Эльси кивнула. Спрятала мешочек под платье, прижав к груди, и они вышли. Лес встретил их узкой тропкой, что словно сама раскрылась в тьме. Ни птиц, ни насекомых. Только шепчущая трава и гул шагов, не своих – отражённых, приглушённых.
У самой ивы пастор остановился.
– Дальше ты одна. Я буду ждать здесь. Если вернёшься до рассвета – он жив. Если позже… – он не договорил. – И главное: не зови себя по имени.
Эльси шагнула под тяжёлые ветви.
Мир исчез.
Корни раздвинулись, будто уступая ей дорогу вниз, в чрево дерева. Земля дышала, пахла сыростью, глиной, старыми вещами, забытыми в склепе. Она шла, прижимая мешочек к груди. Тьма была плотной, как ткань, но не полной – всё вокруг слабо светилось синим. Свет исходил не от факела. Не от солнца. От неё.
Там, внизу, не было стен – только корни, переплетённые, как кости в груди у великана. В середине озеро.
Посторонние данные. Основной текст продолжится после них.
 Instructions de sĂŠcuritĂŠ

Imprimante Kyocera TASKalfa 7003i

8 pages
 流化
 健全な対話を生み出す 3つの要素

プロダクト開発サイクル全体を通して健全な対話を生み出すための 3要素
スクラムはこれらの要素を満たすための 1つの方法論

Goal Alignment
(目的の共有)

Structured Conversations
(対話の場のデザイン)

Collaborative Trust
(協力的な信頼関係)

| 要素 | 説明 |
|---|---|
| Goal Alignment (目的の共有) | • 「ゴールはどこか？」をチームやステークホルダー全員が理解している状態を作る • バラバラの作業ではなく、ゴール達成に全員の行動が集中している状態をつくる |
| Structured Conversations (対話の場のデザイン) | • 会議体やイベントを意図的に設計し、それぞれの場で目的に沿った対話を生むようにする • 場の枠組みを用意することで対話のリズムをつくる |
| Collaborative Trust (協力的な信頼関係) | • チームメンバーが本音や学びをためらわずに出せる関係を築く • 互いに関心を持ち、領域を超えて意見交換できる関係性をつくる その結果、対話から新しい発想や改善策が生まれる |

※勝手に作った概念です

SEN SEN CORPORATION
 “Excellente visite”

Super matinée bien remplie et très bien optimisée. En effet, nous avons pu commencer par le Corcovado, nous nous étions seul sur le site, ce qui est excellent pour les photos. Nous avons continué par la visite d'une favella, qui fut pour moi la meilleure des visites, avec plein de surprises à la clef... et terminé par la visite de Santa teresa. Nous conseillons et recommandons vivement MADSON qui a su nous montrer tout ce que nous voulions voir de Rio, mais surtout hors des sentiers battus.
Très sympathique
Гладкое, чёрное, как зеркало без отражения. И на том берегу Томас. Он стоял босиком, в белой рубашке. Лицо спокойное, а глаза чужие.
– Эльси, – сказал он. Но голос был чужой, натянутый, как маска.
Сзади прошелестело. Она обернулась – никого. Только корни. Только озеро.
– Иди ко мне, сестрёнка, – голос стал тише, слаще. – Здесь хорошо. Она поёт, она обещала, что мы будем вместе.
– Томас… это не ты, – прошептала Эльси. – Ты должен вернуться домой.
– Дом? – Он нахмурился. – Какой дом? Я дома. Здесь лучше.
И тогда заговорила она. Голос без тела. Он звучал из корней, из воды, из волос Эльси. Шёпот, сладкий и чёрный. Слова – древние, незнакомые, но смысл капал между ними, как вода в трещину.
Эльси сжала мешочек. Камень внутри зажёгся болью. Горло пересохло.
– Отпусти его, – сказала она. – Возьми… меня.
Томас качнулся. Будто волна прошла сквозь него. Лицо дёрнулось. Из глаз потекли слёзы.